On February 17, 2016, Mr. Wine was transferred back to MacDougall. Id. ¶ 5.
Mr. Wine was thereafter transferred to Corrigan-Radgowski Correctional Center on
March 15, 2016, to Hartford Correctional Center on March 18, 2016, and back to MacDougallWalker Correction Institution on April 26, 2016, where he remains confined to date. Id ¶ 6.
Correctional Counselor Bennett is the Administrative Remedies Coordinator at
MacDougall. Id. ¶ 7.
As the MacDougall Administrative Remedies Coordinator, Counselor Bennett is the
Keeper of Records of inmate administrative remedies, grievances, and appeals, and she
maintains the institution’s Grievance Log.

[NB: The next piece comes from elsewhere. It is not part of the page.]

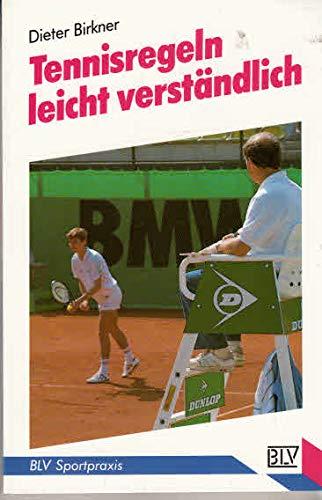 9783405142254: Tennisregeln leicht verst�ndlich. Regeln, Ranglisten, Turniere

Id.. ¶ 8
These records are maintained in the ordinary course of business, and it is Counselor
Bennett’s responsibility as the Administrative Remedies Coordinator to maintain these records.
Id. ¶ 10.
Counselor Bennett is familiar with the Administrative Directive 9.6, Inmate
Administrative Remedies that was in effect from August 15, 2013, until April 30, 2021, which
applied to Mr. Wine for his 2015 claims Id. ¶ 11.
Administrative Directive 9.6 set forth the required process an inmate was to follow when
filing a grievance pertaining to any aspect of the inmate’s confinement, and the manner such
grievances are processed by staff. Id. ¶ 12.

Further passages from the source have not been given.